* The RBI’s directive to withdraw, by March 31, all currency notes printed before 2005 is welcome. But this is bad news for those who are sitting on hordes of currency notes printed before 2005. After a certain cut-off date, people will have to furnish proof of identity and address in order to exchange the notes. Perhaps one of the reasons for the RBI’s directive is to flush out black money from hiding. However, it is a routine practice to withdraw old series. For instance, when the Mahatma Gandhi series of notes was issued in 1996, the Ashoka Pillar series was withdrawn. It is also prudent not to have currency notes of several different designs
in circulation at a given point of time.
— C. Koshy John
* This refers to ‘The wave, the waning’ by Ashutosh Varshney (IE, January 24). The writer is right that the AAP’s economic policies are regressive. They hark back to socialist times. They will destroy India’s growth opportunities. The middle class, which looked to the AAP for a brighter tomorrow, is now disillusioned with it. The chances of the AAP being able to win a significant number of Lok Sabha seats are remote. People should be worried the AAP might make it difficult for other parties to form coalitions. A fractured mandate suits the Congress because it appears to have lost all hope of coming back to power. Now they are relying on this new party to stop Narendra Modi’s march to the PMO.
— Abhishek Kousadikar
* This refers to ‘Modi has blood on his hands: Mulayam’ (IE, January 24).
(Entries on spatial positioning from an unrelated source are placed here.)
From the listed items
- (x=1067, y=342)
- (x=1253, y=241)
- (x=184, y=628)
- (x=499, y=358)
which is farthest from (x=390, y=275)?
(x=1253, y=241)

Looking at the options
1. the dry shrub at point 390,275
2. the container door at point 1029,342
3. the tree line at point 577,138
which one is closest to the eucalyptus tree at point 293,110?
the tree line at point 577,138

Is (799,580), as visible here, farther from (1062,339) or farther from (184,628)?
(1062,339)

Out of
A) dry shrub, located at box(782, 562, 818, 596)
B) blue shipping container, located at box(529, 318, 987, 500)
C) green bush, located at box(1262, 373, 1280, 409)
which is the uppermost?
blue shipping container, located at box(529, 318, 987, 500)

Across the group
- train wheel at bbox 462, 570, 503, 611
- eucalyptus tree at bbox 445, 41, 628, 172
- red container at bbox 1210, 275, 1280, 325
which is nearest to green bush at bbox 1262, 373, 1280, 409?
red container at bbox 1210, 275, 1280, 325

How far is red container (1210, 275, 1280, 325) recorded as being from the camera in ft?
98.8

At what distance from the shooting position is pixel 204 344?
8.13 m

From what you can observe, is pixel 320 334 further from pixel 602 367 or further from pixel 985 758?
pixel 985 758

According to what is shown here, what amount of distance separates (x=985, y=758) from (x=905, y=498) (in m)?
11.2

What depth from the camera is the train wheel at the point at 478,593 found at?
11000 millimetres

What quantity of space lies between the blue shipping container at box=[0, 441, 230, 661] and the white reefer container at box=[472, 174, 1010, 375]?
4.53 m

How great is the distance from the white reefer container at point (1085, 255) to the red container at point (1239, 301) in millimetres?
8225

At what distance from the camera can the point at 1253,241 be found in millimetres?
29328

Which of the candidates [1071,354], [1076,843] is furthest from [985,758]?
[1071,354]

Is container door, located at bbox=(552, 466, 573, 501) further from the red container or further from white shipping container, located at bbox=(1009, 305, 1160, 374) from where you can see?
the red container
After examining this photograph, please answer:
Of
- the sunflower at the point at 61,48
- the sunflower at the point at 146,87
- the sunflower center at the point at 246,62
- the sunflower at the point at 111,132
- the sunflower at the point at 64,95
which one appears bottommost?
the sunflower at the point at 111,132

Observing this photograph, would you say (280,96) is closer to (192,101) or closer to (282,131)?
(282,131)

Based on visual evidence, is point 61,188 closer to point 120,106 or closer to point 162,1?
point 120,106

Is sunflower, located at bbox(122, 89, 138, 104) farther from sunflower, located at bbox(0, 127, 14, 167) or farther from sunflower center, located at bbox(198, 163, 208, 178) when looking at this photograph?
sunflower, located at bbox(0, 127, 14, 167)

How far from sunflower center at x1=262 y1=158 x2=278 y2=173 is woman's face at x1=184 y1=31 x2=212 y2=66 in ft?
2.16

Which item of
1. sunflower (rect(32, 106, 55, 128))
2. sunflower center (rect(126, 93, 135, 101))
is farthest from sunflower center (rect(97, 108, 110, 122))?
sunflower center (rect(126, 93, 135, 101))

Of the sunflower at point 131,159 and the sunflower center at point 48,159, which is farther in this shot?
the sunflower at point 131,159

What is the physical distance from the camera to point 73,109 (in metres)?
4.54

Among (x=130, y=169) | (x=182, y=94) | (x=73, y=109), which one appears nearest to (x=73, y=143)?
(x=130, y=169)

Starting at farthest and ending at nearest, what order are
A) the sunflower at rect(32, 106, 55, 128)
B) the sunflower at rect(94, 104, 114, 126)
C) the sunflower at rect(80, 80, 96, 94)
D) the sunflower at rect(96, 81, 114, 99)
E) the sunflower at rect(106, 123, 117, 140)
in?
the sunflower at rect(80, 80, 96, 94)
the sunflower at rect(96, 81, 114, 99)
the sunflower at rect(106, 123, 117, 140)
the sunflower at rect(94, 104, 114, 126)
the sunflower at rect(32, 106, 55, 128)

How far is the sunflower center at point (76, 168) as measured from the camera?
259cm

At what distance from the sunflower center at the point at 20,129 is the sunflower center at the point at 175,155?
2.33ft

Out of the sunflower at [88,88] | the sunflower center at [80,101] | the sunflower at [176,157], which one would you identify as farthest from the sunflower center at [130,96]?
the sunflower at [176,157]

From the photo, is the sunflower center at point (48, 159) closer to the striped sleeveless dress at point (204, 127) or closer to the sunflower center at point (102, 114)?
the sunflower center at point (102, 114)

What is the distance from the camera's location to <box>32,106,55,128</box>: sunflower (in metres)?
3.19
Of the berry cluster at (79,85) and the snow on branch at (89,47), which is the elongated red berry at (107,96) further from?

This remark was made by Mulayam Singh against the BJP’s prime ministerial candidate Narendra Modi in Varanasi. One fails to see the rationale behind repeatedly targeting Modi for the 2002 Gujarat riots. One wonders why Mulayam has conveniently forgotten the recent Muzaffarnagar riots. It may also be mentioned that the Congress, also using this politically convenient “weapon”, was behind the anti-Sikh riots in 1984. There have been riots elsewhere in the country too. But why is only Modi targeted?
* Apropos ‘AAP panchayat rules: Delhi Law Minister Somnath Bharti did no wrong’ (IE, January 24). Bharti’s case is now in the court and the law will take care of it. Arvind Kejriwal is a product of the anti-corruption movement. He has repeatedly asserted that it is not regime but the “system” that needs to be changed. He adopted unconventional ways. His roadside dharna was necessary to keep his commitment of people-friendly governance. He said that he was an anarchist only in response to those who called him one.